Reg Whellock Turns 100

Dick Moody on a visit to see Reg Whellock who turned 100 this month.
Dick Moody on a visit to see Reg Whellock who turned 100, September, 2014.

Reg Whellock was Head of Science at Wandsworth School from 1957-1967 before he became Headmaster of Greenshaw School Croydon. Like Wandsworth, Greenshaw was a Comprehensive school and Reg was a greater supporter of the H. R. King philosophy of a sound secondary education for all. He has a fantastic memory and remembers that when he joined Wandsworth he inherited six sixthformers studying zoology and botany and that one or two of them earned pocket money washing bodies in the Clapham Common mortuary and three others bottled and drank beer in the basement of the Watney, Mann and Paulin Brewery just off Putney High Street!

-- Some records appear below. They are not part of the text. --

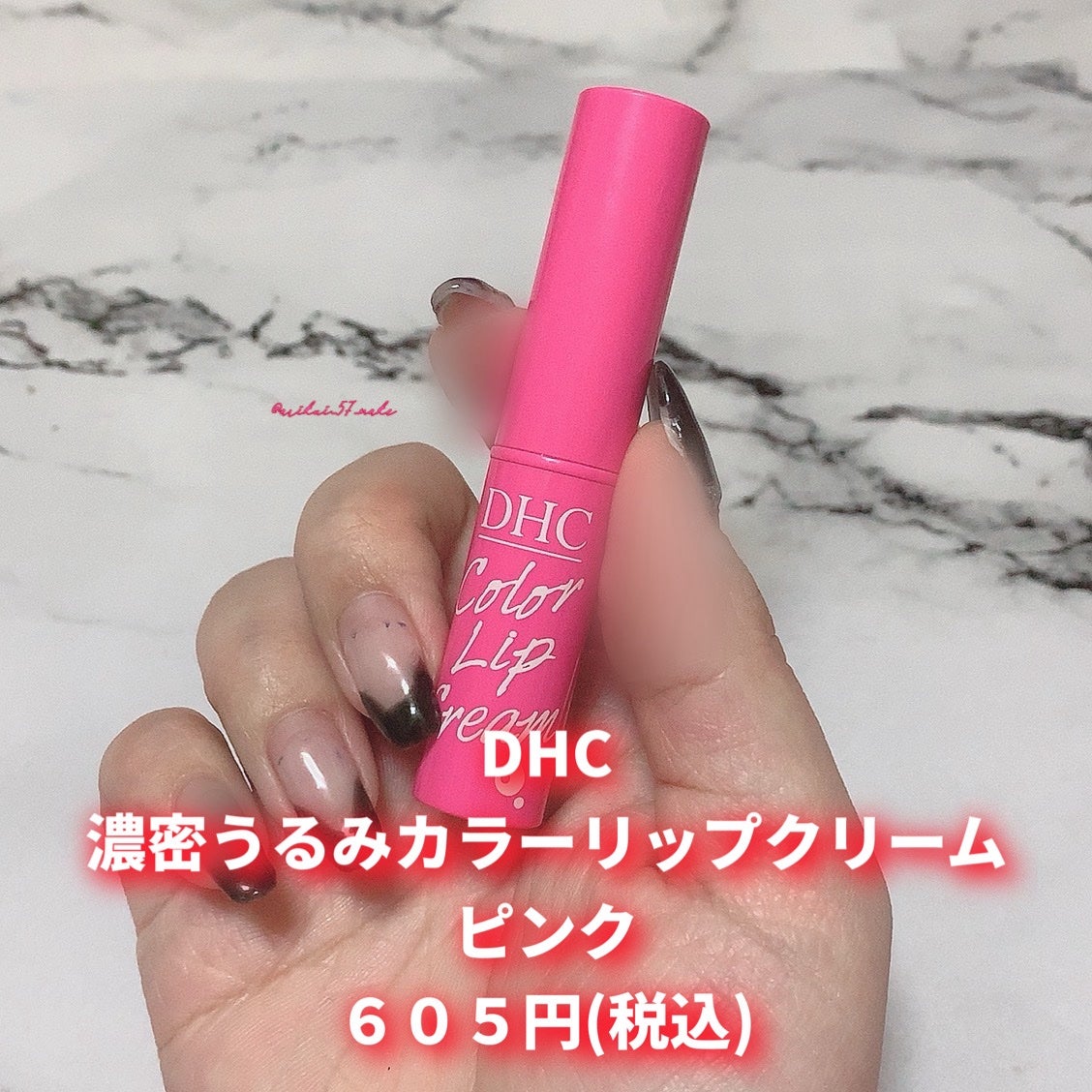 濃密うるみカラーリップクリーム/DHC/リップクリームを使ったクチコミ(2枚目)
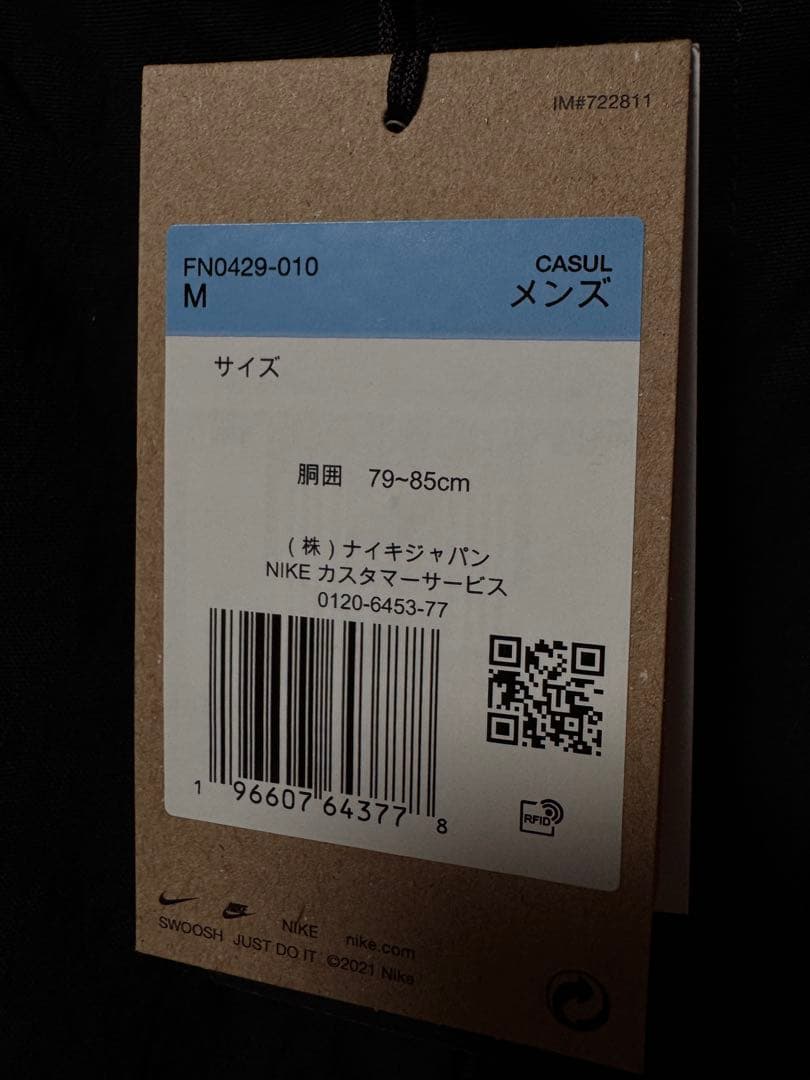 NIKE ACG SMITH SUMMIT CARGO PANTS カーゴパンツ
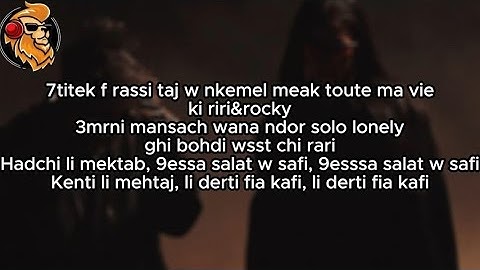 Najm ft. Manal - Riri&Rocky ( lyrics / Master Lyrics )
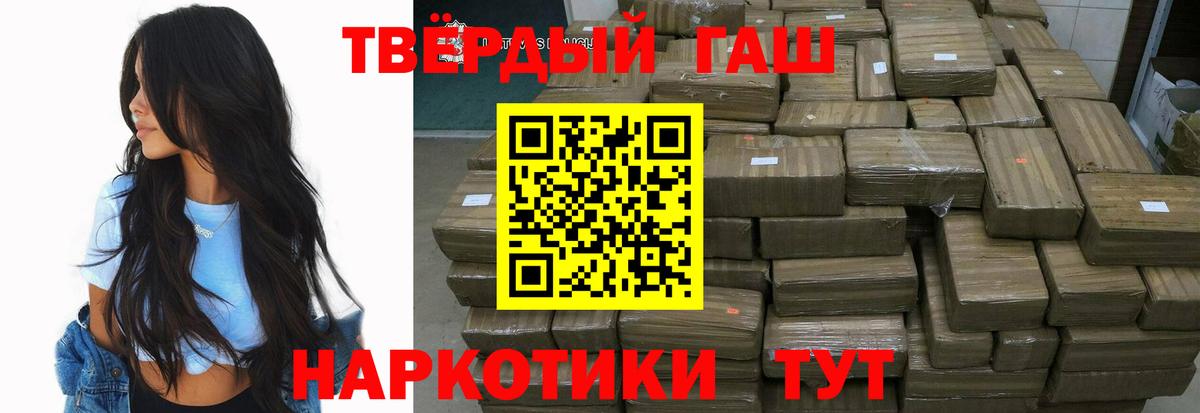 Гашиш гашик  Гашиш индика сатива  Кинель  как найти   Вход с VPN 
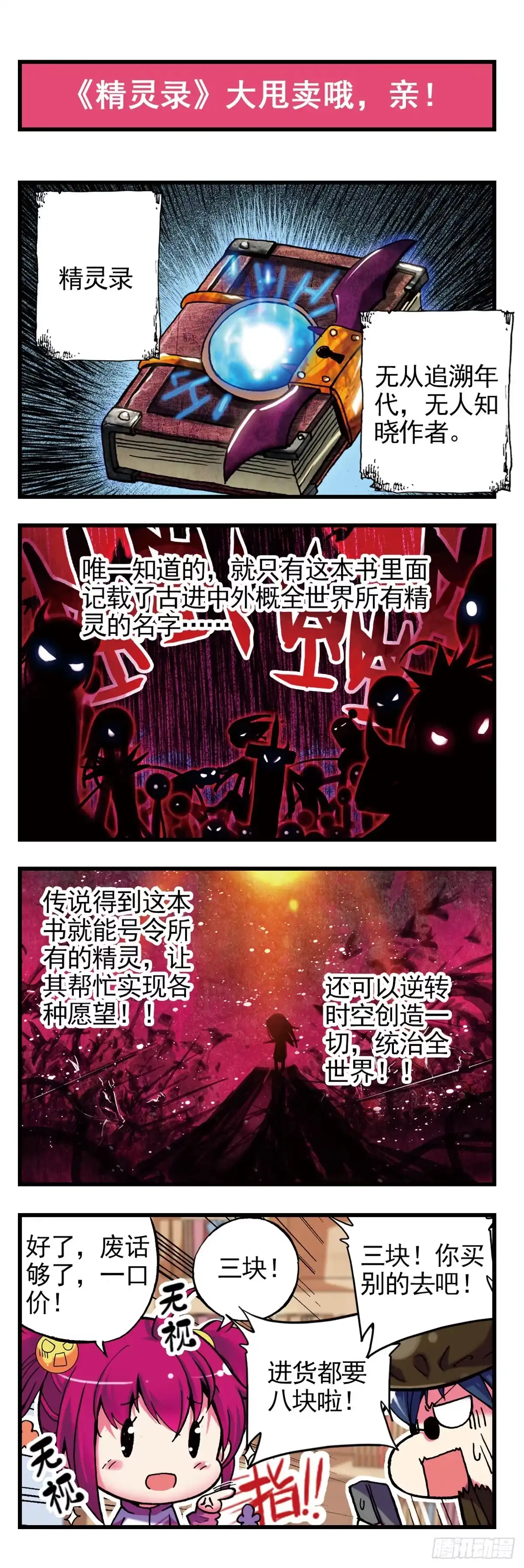 《精灵录》1 买恶魔全书记的砍价哦 第2页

Reg was born in 1914 and entered Ruskin School, Croydon in 1926. Funds were tight during his time at University College London and earned his keep as the organist and Choirmaster at a church in Rockmount Road, Upper Norwood. At Wandsworth Reg had 21 teachers, 6 lab assistants and 13 labs/lecture rooms. He is a wonderful raconteur and my favourite story from a host of tales is the one when he served in the Royal Navy during WW2. He served for a while on HMS Chitral protecting Atlantic convoys and remembers when anchored in a bay in Iceland waking up to see in front of him, HMS Hood anchored nearby. The Hood was apparently shorthanded and Reg and five others, were transferred with kit bags and hammocks aboard the gigantic battleship. There were 1400men on the Hood who hadn’t been ashore for weeks. Fortunately for Reg and his mates they were returned to their own ship before the Hood set sail. He sailed on with the next convoy, and on Saturday 24th May 1941, Empire Day, reached Halifax Nova Scotia. The Union Jacks were at half mast as the Hood went down that morning just three weeks after Reg had disembarked!